This invention relates generally to the field of optical telecommunications, and more particularly to an instrument for measuring chromatic dispersion in optical fibers.
In general, all optical waveguides, and optical fibers in particular, exhibit dispersion. Dispersion generates a temporal broadening of optical pulses, which are the information carriers in optical telecommunications. This ultimately limits the transmission rate of the channel: the pulses overlap, and the ability to separate them is lost. In single-mode optical fibers the main factor of dispersion is chromatic dispersion: each frequency, or wavelength (i.e. color in the visible domain), propagates at a slightly different velocity. Since an optical pulse is built of a range of wavelengths, each of them propagating at a different velocity, chromatic dispersion is the main factor causing broadening of the pulses. Measuring chromatic dispersion in optical fibers, and compensating it with so-called chromatic dispersion compensators has become an essential issue.
In its recommendation ITU-T G.650, the International Telecommunication Union proposes three possible techniques for measuring the chromatic dispersion coefficient, which characterizes chromatic dispersion: the phase shift technique; the interferometric technique; and the pulse delay technique. For all these techniques, the chromatic dispersion coefficient is derived from a measurement of the relative group delay experienced by various wavelengths during propagation through a known length of fiber. The interferometric technique is designed for measurements of short lengths of fibers (having a length of meters). It is not adapted to long fibers (several kilometers) and installed cables, which is the domain addressed by the invention. Therefore, it will not be discussed further.

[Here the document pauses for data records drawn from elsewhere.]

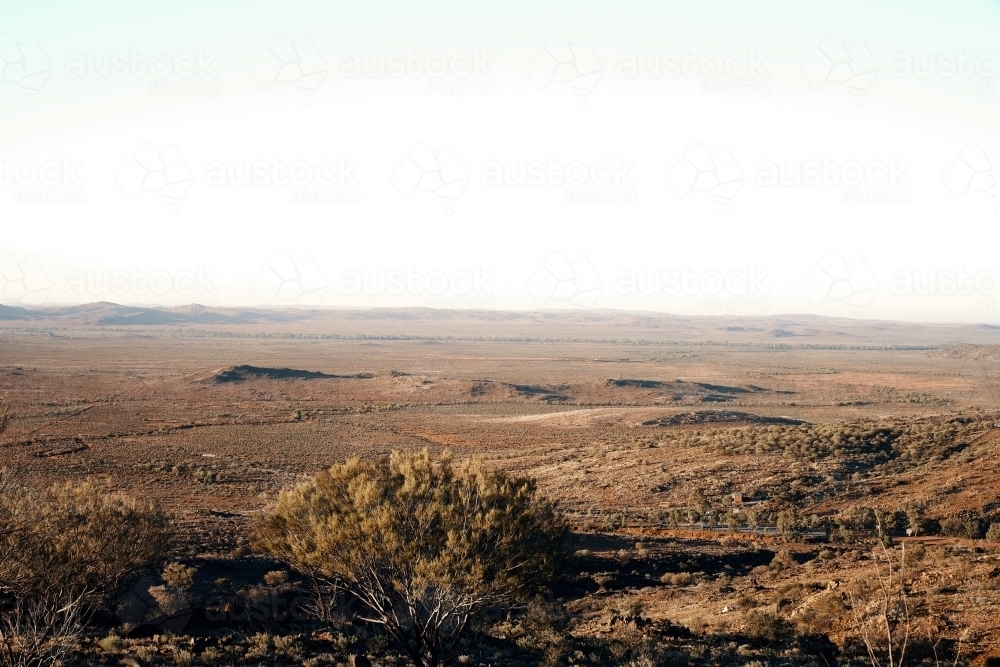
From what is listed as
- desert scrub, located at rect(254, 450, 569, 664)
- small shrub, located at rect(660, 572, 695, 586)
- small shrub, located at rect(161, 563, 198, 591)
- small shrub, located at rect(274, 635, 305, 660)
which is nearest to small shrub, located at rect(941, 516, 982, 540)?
small shrub, located at rect(660, 572, 695, 586)

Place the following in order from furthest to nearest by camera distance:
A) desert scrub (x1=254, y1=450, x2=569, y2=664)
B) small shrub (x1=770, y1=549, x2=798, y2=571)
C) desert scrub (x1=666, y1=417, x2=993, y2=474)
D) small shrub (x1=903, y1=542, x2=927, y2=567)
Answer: desert scrub (x1=666, y1=417, x2=993, y2=474) < small shrub (x1=770, y1=549, x2=798, y2=571) < small shrub (x1=903, y1=542, x2=927, y2=567) < desert scrub (x1=254, y1=450, x2=569, y2=664)

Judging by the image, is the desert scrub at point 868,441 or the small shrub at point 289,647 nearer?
the small shrub at point 289,647

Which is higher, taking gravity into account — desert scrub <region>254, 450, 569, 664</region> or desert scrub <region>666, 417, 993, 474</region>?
desert scrub <region>254, 450, 569, 664</region>

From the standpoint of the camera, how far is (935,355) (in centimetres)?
15262

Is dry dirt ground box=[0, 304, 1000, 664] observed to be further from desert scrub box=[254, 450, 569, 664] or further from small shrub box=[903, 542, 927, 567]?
desert scrub box=[254, 450, 569, 664]

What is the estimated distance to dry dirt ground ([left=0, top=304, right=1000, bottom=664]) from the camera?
19125 millimetres

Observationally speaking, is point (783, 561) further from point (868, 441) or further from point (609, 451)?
point (609, 451)

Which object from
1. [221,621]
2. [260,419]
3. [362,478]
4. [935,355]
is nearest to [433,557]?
[362,478]

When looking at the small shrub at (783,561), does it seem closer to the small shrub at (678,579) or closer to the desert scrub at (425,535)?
the small shrub at (678,579)

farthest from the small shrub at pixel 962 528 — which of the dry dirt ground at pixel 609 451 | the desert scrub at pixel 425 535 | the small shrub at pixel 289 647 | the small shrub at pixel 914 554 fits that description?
the small shrub at pixel 289 647

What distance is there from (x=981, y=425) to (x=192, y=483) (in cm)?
3987

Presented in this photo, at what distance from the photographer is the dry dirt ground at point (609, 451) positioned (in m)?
19.1

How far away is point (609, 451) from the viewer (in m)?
40.8

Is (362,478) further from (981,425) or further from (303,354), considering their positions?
(303,354)
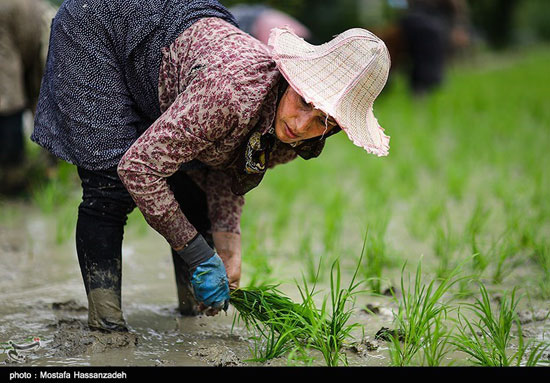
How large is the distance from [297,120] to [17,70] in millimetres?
2619

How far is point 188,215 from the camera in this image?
2.67m

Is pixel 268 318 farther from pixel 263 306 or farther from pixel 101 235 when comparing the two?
pixel 101 235

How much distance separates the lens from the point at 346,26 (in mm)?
10484

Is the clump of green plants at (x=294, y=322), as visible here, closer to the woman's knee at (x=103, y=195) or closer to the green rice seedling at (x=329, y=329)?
the green rice seedling at (x=329, y=329)

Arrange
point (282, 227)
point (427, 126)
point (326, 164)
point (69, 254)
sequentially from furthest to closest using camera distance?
point (427, 126), point (326, 164), point (282, 227), point (69, 254)

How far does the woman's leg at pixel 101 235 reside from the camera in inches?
92.0

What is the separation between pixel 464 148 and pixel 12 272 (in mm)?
4012

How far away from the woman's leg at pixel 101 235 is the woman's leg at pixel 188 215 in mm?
→ 280

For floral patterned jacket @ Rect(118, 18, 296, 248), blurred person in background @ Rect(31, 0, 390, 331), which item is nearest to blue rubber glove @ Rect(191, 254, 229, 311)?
blurred person in background @ Rect(31, 0, 390, 331)

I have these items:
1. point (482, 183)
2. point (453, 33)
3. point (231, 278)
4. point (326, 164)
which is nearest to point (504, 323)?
point (231, 278)

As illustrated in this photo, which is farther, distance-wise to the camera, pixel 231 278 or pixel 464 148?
pixel 464 148

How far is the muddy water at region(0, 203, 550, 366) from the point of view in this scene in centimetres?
231

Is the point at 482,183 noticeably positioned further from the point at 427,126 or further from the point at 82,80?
the point at 82,80

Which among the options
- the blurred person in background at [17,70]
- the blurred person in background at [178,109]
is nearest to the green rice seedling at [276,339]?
the blurred person in background at [178,109]
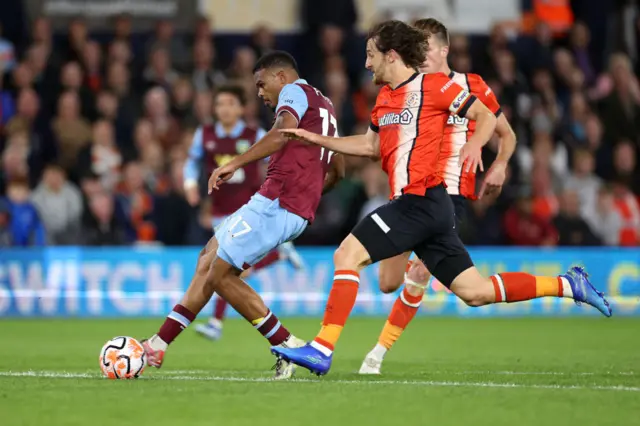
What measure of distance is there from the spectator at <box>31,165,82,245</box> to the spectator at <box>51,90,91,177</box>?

In the phase shift technique, which has been chosen as the reference technique, the group delay is measured in the frequency domain, by detecting, recording and processing the phase shift of a sinusoidal modulating signal. This method and some variations are used in all available commercial instruments, and are covered by several patents (references: U.S. Pat. No. 5,033,846 by Hernday et al., U.S. Pat. No. 5,406,368 by Horiuci et al.). This technique allows the most precise determination of the group delay (to the sub-picosecond), but requires delicate and expensive instruments.
The third method, based on a direct measurement of the group delay, has not yet found its way into commercial practice because it is difficult to combine in a satisfactory way the three main ingredients required: (1) fast optical pulses, either tunable or with a large spectrum; (2) fast detection, sensitive enough to detect the pulses; and (3) high resolution timing circuit.
Therefore, what is needed is a device and/or method of accurately measuring the chromatic dispersion coefficient over long distances which does not require delicate or expensive instruments.